TCU may be the Mountain West's reigning darling, but it would be silly not to keep tabs on a program that's produced two undefeated seasons and BCS bowl wins over the past six years and which, in a "down" year last season, went 10-3 and beat Cal in the Poinsettia Bowl. The star of that game, and the Utes' presumptive star of the future, was rising sophomore quarterback Jordan Wynn. Coach Kyle Whittingham spent the spring searching for Wynn's next set of receiving targets and found a couple in freshmen Fatu Moala and Griffin McNabb. Highly touted juco defensive lineman James Aiono made a big impression as well.

Things are a little more uncertain at Utah's archrival, BYU, where all-time leading rusher Harvey Unga recently withdrew from school due to a violation of BYU's honor code (he will appeal to the dean of students to be reinstated) and a trio of untested quarterbacks are still vying to replace departed star Max Hall. True freshman Jake Heaps garnered the most buzz, but coach Bronco Mendenhall deemed it "too close to call" between Heaps and junior Riley Nelson. The Cougs should be solid regardless (they've won at least 10 games for four straight seasons), but if forced to pick the prime challenger to Andy Dalton and the Horned Frogs, go with the Utes.

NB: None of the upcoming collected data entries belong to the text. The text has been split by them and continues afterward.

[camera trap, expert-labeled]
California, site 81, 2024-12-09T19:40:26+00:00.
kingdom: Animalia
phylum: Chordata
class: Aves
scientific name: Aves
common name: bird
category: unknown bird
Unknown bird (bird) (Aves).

While fans, media and administrators have spent the past couple of months speculating about another potential raid on the Big East's membership, the league's coaches and players have gone about their usual business of putting together solid and chronically overlooked football teams. Another set of mass turnover in the head coaching ranks -- Cincinnati (Butch Jones), Louisville (Charlie Strong) and South Florida (Skip Holtz) all have new leaders -- has made it even more difficult than usual to handicap the field.

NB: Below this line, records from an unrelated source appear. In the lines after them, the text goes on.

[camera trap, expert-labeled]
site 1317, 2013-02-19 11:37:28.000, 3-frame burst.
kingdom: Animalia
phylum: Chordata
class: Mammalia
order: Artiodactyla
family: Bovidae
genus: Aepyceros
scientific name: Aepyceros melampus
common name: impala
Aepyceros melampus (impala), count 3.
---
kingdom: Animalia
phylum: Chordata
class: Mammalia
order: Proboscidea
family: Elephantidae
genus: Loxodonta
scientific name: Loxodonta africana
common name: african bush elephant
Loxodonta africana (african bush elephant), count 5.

Once again, Pittsburgh appears the most talented on paper, with studs like receiver Jonathan Baldwin and defensive end Greg Romeus, but fans didn't get to see much of new quarterback Tino Sunseri's purported upside in a watered-down spring game. Very similarly, West Virginia returns a ton of experience but will be breaking in a young quarterback (Geno Smith). Connecticut and Rutgers remain perpetual dark horses. But it would be unwise to discount two-time defending champ Cincinnati. Quarterback Zach Collaros, a 75-percent passer in four starts last season, went a mere 18-of-20 for 218 yards in the Bearcats' spring game.

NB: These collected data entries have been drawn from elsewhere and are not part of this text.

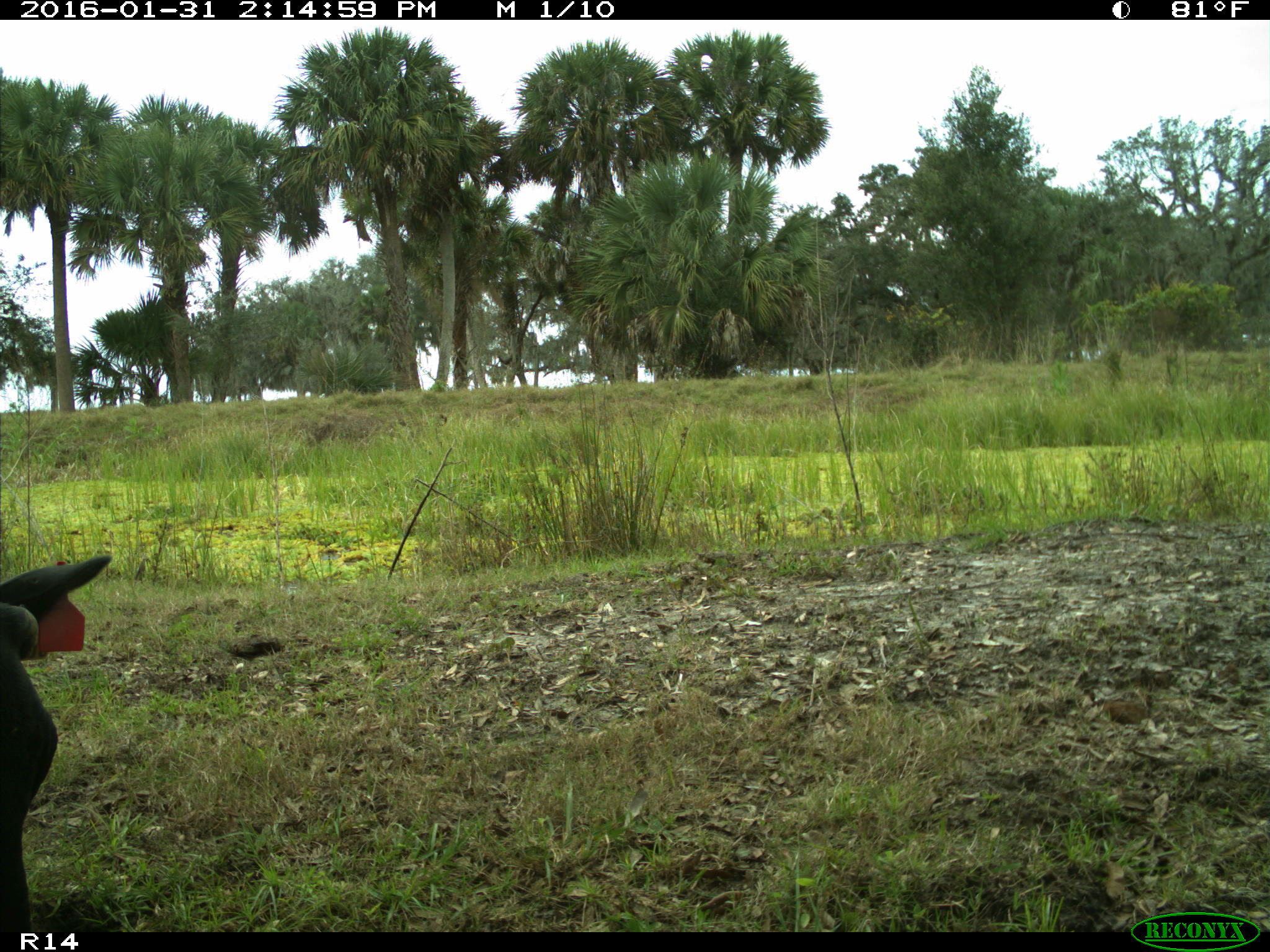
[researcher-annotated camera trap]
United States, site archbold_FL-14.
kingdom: Animalia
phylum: Chordata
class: Mammalia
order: Artiodactyla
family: Bovidae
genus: Bos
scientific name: Bos taurus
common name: domestic cow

What began as a quarterback derby in Athens has devolved into a quarterback panic. Redshirt freshman Murray, ranked only behind USC's Barkley and Texas' Garrett Gilbert in Rivals.com's 2009 quarterback rankings, will take over the reins this fall just as Georgia fans always imagined. But the Tampa native didn't exactly wow observers this spring. In fact, classmate Zach Mettenberger finished spring on even footing, if not slightly ahead of Murray. But in a stunning development, coach Mark Richt dismissed Mettenberger from the program for an unspecified violation of team rules. (Mettenberger was arrested on alcohol charges on March 7 while on spring break, but was not dismissed until April 18.)

Making matters worse, the school confirmed this week that Murray's other one-time competitor, junior Logan Gray, is "weighing his options" -- i.e., considering a transfer -- which would indicate he's been told he has no shot of starting. If so, the Dawgs' sole remaining scholarship quarterback will be incoming freshman Hutson Mason. So the pressure is clearly on Murray to not only excel, but stay healthy. Georgia boasts a 2011 first-round receiver in A.J. Green, but needs someone to get him the ball.